Close to 50 dead as Ugandan troops fight 'tribal gunmen'
Ugandan troops have killed 41 attackers in a major battle with tribal gunmen in a western district near the border with the Democratic Republic of Congo, an army spokesman said yesterday.
It was not immediately clear what sparked the violence, but the region has been hit by recent communal violence between Christians and Muslims, and is also an area where an Islamist rebel group is known to operate.
"There was an attack by tribal gunmen on our barracks in Bundibugyo and we repulsed them, killing so far 41 of the attackers.
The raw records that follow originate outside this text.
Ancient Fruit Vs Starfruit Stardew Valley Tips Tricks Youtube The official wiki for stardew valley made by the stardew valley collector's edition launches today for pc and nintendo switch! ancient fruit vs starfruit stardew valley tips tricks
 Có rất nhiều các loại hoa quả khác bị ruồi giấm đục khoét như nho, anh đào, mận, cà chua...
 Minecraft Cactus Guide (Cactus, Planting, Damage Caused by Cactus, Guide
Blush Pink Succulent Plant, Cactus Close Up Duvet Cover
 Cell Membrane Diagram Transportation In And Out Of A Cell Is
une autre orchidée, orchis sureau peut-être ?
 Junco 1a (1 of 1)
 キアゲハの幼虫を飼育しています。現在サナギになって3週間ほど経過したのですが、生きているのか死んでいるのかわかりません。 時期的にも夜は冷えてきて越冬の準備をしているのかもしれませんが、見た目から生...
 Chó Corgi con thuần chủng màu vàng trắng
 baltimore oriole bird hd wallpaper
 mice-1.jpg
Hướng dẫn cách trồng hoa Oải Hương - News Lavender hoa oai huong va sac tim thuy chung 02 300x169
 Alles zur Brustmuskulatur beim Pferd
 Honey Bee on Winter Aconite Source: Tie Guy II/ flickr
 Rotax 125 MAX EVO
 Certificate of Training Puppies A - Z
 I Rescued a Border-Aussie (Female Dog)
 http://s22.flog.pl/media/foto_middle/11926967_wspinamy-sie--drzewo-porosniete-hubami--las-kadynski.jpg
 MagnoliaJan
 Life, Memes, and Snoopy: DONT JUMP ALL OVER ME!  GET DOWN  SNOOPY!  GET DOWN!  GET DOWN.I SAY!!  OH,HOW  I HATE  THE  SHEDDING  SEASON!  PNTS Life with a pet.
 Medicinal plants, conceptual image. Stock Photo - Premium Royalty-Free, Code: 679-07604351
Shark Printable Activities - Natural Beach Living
The operation is ongoing," Uganda's army spokesman, Paddy Ankunda, told AFP.
"It is an ugly situation but we have brought the situation under control," he added, saying three soldiers and three family members were also killed in the violence, during which the attackers also stole 12 guns and grenade launchers from the army.
Ugandan police spokesman Fred Enanga said one officer was killed in the neighbouring district of Kasese -- close to the Rwenzori mountains -- earlier on Saturday when unidentified gunmen attacked a police checkpoint.
Uganda's New Vision newspaper said the overall toll from Saturday's violence stood at over 50 dead, and said additional security forces have been deployed to the area as reinforcements.
The clashes came hours after the army announced it had killed a person suspected of involvement in an attack by Muslims on a church in the border region two weeks ago, during which a woman was decapitated by suspected Muslim attackers and her head placed on the altar.
That attack in turn prompted retaliatory attacks against Muslims by Christians, according to Ugandan media reports.
Both the army and police denied the attacks were related to any rebel group, instead blaming local tribal and communal tensions.
"The Kasese and Bundibugyo attacks are linked to tribal differences, not the ADF," army spokesman Ankunda said, referring to the Allied Democratic Forces, an Islamist rebel group fighting the Ugandan government and based in the DR Congo border region.
"We have captured three of the attackers and we are interrogating them. We will get to know who is behind it," Ankunda said.
On Tuesday the UN Security Council decided to slap sanctions on the ADF, which is accused of recruiting child soldiers, sexual abuse of women and children and attacks on peacekeepers in DRCongo's eastern Kivu region, home to myriad rebel groups.
The ADF reportedly has ties to Somalia's Al-Qaeda-linked Shebab rebels, which have also carried out attacks on Ugandan soil in retaliation for Kampala's support for an African Union force helping Somalia's internationally-backed government.